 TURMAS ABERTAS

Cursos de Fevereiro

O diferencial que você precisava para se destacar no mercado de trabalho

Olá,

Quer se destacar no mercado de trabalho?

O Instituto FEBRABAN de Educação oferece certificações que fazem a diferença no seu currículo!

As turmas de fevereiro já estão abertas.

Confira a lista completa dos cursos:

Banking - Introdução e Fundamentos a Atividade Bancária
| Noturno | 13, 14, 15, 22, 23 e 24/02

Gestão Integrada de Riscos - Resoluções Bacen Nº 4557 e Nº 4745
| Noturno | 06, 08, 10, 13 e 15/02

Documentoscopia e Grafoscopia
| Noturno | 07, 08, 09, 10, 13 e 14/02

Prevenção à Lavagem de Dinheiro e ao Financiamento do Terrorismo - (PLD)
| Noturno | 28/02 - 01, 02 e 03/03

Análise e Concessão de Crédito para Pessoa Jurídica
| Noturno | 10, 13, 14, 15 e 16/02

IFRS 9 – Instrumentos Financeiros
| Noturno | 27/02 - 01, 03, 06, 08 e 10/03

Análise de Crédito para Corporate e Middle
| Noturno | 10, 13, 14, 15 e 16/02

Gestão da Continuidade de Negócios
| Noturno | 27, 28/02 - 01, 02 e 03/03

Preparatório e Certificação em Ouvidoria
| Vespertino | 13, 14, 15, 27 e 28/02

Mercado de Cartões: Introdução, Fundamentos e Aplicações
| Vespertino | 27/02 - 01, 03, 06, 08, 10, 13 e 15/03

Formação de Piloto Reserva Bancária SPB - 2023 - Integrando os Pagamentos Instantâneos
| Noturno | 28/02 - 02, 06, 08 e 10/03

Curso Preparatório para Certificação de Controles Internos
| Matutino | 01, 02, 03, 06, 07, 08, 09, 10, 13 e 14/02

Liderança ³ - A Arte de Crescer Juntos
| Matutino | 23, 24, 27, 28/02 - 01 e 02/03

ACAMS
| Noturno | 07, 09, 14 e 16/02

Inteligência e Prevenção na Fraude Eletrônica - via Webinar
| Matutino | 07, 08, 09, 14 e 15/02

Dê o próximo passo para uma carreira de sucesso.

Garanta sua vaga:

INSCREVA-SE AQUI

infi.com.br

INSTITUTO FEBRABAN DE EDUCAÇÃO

┄┄┄┄┄┄┄┄┄┄┄┄┄┄┄┄┄┄┄┄

▶ _Exercise goal_: Write out the lines above, starting at the line that contains "O diferencial que" and ending with the final line, and nothing else; copy them exactly.

▶ _Finished task_:
O diferencial que você precisava para se destacar no mercado de trabalho

Olá,

Quer se destacar no mercado de trabalho?

O Instituto FEBRABAN de Educação oferece certificações que fazem a diferença no seu currículo!

As turmas de fevereiro já estão abertas.

Confira a lista completa dos cursos:

Banking - Introdução e Fundamentos a Atividade Bancária
| Noturno | 13, 14, 15, 22, 23 e 24/02

Gestão Integrada de Riscos - Resoluções Bacen Nº 4557 e Nº 4745
| Noturno | 06, 08, 10, 13 e 15/02

Documentoscopia e Grafoscopia
| Noturno | 07, 08, 09, 10, 13 e 14/02

Prevenção à Lavagem de Dinheiro e ao Financiamento do Terrorismo - (PLD)
| Noturno | 28/02 - 01, 02 e 03/03

Análise e Concessão de Crédito para Pessoa Jurídica
| Noturno | 10, 13, 14, 15 e 16/02

IFRS 9 – Instrumentos Financeiros
| Noturno | 27/02 - 01, 03, 06, 08 e 10/03

Análise de Crédito para Corporate e Middle
| Noturno | 10, 13, 14, 15 e 16/02

Gestão da Continuidade de Negócios
| Noturno | 27, 28/02 - 01, 02 e 03/03

Preparatório e Certificação em Ouvidoria
| Vespertino | 13, 14, 15, 27 e 28/02

Mercado de Cartões: Introdução, Fundamentos e Aplicações
| Vespertino | 27/02 - 01, 03, 06, 08, 10, 13 e 15/03

Formação de Piloto Reserva Bancária SPB - 2023 - Integrando os Pagamentos Instantâneos
| Noturno | 28/02 - 02, 06, 08 e 10/03

Curso Preparatório para Certificação de Controles Internos
| Matutino | 01, 02, 03, 06, 07, 08, 09, 10, 13 e 14/02

Liderança ³ - A Arte de Crescer Juntos
| Matutino | 23, 24, 27, 28/02 - 01 e 02/03

ACAMS
| Noturno | 07, 09, 14 e 16/02

Inteligência e Prevenção na Fraude Eletrônica - via Webinar
| Matutino | 07, 08, 09, 14 e 15/02

Dê o próximo passo para uma carreira de sucesso.

Garanta sua vaga:

INSCREVA-SE AQUI

infi.com.br

INSTITUTO FEBRABAN DE EDUCAÇÃO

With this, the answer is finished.